_Problem to solve_
Only the lines below between the ones containing "scientific name: Martes americana" and "United States, site silvio-conte-nfwr_Nul", inclusive, are to be reproduced, each exactly as it stands.

------------------------

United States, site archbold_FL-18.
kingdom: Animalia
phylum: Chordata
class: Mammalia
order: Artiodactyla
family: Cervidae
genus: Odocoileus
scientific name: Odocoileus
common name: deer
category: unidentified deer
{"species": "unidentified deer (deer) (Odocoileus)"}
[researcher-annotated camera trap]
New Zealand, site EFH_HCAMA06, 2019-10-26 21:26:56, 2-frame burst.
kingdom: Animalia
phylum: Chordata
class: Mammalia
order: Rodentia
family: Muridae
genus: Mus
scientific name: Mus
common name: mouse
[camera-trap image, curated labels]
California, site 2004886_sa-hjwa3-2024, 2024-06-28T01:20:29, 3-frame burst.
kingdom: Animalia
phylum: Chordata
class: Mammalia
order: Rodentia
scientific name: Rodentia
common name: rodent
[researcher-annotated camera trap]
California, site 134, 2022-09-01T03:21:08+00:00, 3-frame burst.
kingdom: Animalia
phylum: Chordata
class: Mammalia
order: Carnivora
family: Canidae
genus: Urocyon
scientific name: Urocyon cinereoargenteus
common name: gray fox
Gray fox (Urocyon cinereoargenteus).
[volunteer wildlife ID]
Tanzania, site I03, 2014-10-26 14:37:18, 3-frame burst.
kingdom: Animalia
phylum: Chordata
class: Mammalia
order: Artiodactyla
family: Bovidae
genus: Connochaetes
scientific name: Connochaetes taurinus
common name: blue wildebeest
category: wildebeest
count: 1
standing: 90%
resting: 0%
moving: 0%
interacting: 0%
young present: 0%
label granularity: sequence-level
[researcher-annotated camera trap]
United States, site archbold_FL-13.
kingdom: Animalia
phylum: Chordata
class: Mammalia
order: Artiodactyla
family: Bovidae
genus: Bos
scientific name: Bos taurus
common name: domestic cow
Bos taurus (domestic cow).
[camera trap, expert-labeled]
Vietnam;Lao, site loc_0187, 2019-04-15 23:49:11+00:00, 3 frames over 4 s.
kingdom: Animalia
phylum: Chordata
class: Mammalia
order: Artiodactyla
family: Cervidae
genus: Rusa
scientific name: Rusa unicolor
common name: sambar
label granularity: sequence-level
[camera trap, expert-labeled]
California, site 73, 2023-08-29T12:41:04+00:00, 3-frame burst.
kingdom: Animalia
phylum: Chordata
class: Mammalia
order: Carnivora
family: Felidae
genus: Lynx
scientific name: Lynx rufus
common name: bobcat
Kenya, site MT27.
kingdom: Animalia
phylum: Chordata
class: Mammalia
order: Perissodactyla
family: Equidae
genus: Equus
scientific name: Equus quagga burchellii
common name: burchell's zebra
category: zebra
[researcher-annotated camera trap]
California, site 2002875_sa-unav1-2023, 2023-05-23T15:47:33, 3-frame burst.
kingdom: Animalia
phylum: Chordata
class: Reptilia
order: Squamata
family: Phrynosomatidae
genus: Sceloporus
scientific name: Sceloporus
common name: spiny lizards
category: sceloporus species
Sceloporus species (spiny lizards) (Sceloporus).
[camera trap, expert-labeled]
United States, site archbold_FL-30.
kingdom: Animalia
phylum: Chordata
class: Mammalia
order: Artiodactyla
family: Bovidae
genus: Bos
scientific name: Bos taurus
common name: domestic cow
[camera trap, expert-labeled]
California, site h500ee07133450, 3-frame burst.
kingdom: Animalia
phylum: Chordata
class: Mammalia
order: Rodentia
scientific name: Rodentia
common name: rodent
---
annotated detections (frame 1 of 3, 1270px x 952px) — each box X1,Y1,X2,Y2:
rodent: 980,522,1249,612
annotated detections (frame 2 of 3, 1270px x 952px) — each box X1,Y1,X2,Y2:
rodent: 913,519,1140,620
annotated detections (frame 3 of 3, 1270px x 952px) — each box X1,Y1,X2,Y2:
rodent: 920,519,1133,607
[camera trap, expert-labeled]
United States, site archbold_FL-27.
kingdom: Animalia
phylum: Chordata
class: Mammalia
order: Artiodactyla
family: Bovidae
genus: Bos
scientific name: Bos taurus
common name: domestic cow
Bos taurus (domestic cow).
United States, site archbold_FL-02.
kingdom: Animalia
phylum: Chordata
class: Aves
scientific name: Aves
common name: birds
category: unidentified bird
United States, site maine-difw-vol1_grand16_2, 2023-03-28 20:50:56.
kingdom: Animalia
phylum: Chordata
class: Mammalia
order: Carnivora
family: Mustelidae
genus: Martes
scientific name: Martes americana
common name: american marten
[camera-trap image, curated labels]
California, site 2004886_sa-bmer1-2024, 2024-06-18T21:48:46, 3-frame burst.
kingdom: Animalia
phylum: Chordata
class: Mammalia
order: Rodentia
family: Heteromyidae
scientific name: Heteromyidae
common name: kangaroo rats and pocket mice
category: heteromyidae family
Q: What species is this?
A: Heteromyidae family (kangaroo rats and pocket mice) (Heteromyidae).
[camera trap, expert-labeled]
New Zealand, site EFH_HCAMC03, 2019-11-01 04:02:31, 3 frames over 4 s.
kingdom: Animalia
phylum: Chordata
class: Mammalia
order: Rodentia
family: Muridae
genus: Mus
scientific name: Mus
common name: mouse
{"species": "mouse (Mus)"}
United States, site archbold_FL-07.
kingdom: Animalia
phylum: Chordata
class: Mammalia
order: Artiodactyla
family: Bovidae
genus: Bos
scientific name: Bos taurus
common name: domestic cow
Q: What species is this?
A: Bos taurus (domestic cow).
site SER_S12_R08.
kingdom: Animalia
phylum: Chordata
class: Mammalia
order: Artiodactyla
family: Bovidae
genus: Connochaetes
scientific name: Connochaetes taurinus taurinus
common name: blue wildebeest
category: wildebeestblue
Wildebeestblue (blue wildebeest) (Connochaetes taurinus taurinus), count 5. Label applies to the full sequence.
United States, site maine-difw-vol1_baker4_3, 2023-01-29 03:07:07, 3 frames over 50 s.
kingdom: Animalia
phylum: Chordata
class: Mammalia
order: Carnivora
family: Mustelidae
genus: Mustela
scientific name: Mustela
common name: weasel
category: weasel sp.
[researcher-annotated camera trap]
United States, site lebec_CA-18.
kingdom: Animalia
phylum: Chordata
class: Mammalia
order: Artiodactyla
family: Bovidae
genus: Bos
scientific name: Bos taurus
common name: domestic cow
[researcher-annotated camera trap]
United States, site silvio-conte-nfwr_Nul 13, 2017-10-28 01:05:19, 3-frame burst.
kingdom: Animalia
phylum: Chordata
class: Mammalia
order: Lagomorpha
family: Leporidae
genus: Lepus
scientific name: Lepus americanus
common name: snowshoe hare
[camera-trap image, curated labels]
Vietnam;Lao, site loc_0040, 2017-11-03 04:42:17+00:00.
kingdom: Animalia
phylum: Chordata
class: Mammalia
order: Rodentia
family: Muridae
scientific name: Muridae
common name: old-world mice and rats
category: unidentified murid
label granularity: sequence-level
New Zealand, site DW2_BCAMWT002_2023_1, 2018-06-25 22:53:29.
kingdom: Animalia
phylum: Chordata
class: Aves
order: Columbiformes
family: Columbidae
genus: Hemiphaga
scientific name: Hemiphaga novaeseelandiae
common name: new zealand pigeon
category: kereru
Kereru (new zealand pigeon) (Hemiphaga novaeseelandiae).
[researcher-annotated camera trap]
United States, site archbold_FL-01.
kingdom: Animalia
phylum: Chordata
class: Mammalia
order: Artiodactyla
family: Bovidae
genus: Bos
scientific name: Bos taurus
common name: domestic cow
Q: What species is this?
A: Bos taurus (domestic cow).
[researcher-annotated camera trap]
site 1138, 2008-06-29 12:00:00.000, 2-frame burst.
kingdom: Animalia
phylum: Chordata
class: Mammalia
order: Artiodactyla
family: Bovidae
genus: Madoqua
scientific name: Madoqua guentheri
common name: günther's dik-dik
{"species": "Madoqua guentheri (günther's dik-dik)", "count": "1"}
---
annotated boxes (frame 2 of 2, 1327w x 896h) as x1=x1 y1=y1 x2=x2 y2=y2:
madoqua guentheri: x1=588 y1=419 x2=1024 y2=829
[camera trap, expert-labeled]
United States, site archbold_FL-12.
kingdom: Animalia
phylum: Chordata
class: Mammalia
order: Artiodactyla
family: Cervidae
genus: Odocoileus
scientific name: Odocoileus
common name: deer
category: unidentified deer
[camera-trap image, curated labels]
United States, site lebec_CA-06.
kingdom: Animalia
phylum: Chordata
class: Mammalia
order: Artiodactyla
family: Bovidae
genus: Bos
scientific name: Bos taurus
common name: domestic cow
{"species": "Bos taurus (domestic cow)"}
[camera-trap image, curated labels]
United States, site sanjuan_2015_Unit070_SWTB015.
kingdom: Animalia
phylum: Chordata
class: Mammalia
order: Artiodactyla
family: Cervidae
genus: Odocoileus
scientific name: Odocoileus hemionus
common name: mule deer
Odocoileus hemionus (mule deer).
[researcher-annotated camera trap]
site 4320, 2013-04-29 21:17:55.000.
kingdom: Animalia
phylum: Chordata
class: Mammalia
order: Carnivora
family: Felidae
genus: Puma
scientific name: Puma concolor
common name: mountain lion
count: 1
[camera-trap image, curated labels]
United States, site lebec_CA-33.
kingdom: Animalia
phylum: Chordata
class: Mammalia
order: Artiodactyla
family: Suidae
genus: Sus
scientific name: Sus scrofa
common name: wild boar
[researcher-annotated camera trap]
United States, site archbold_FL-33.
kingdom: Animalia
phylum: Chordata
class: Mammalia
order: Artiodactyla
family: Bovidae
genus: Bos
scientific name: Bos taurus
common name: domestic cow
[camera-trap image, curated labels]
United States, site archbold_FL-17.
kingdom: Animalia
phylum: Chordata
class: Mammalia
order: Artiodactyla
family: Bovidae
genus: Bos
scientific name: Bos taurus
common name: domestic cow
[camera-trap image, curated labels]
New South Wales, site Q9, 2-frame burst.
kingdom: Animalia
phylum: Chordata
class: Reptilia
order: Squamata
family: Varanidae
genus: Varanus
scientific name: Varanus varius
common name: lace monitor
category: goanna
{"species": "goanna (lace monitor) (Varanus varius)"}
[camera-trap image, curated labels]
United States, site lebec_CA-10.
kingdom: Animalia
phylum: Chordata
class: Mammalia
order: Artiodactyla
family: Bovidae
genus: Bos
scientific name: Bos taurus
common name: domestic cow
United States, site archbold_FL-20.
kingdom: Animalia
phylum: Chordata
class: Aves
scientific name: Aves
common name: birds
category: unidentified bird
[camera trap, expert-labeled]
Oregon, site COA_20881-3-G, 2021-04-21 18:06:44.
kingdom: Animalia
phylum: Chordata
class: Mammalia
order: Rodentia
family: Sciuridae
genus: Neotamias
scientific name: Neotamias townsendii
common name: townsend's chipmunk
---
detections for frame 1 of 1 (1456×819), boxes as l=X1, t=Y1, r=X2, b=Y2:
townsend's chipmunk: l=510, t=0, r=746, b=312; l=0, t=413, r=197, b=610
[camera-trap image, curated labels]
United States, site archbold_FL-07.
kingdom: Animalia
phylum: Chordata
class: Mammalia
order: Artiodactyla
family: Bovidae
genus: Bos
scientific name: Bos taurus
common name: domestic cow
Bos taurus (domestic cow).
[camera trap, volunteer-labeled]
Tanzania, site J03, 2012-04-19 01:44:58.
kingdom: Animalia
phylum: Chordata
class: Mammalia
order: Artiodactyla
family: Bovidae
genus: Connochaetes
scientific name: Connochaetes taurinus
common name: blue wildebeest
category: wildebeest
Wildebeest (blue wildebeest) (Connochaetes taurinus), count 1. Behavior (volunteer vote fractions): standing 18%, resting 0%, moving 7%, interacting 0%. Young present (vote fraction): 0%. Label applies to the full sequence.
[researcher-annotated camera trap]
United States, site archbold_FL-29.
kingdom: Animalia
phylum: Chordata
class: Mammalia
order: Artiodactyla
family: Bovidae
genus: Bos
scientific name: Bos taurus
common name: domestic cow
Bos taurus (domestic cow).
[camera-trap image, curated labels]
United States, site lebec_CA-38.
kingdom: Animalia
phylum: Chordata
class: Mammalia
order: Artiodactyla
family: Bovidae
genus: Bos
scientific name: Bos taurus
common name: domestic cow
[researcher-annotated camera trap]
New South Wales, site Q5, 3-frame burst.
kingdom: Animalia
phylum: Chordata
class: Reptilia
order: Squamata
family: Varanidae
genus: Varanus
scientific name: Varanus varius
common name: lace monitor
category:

------------------------

_Exercise output_
scientific name: Martes americana
common name: american marten
[camera-trap image, curated labels]
California, site 2004886_sa-bmer1-2024, 2024-06-18T21:48:46, 3-frame burst.
kingdom: Animalia
phylum: Chordata
class: Mammalia
order: Rodentia
family: Heteromyidae
scientific name: Heteromyidae
common name: kangaroo rats and pocket mice
category: heteromyidae family
Q: What species is this?
A: Heteromyidae family (kangaroo rats and pocket mice) (Heteromyidae).
[camera trap, expert-labeled]
New Zealand, site EFH_HCAMC03, 2019-11-01 04:02:31, 3 frames over 4 s.
kingdom: Animalia
phylum: Chordata
class: Mammalia
order: Rodentia
family: Muridae
genus: Mus
scientific name: Mus
common name: mouse
{"species": "mouse (Mus)"}
United States, site archbold_FL-07.
kingdom: Animalia
phylum: Chordata
class: Mammalia
order: Artiodactyla
family: Bovidae
genus: Bos
scientific name: Bos taurus
common name: domestic cow
Q: What species is this?
A: Bos taurus (domestic cow).
site SER_S12_R08.
kingdom: Animalia
phylum: Chordata
class: Mammalia
order: Artiodactyla
family: Bovidae
genus: Connochaetes
scientific name: Connochaetes taurinus taurinus
common name: blue wildebeest
category: wildebeestblue
Wildebeestblue (blue wildebeest) (Connochaetes taurinus taurinus), count 5. Label applies to the full sequence.
United States, site maine-difw-vol1_baker4_3, 2023-01-29 03:07:07, 3 frames over 50 s.
kingdom: Animalia
phylum: Chordata
class: Mammalia
order: Carnivora
family: Mustelidae
genus: Mustela
scientific name: Mustela
common name: weasel
category: weasel sp.
[researcher-annotated camera trap]
United States, site lebec_CA-18.
kingdom: Animalia
phylum: Chordata
class: Mammalia
order: Artiodactyla
family: Bovidae
genus: Bos
scientific name: Bos taurus
common name: domestic cow
[researcher-annotated camera trap]
United States, site silvio-conte-nfwr_Nul 13, 2017-10-28 01:05:19, 3-frame burst.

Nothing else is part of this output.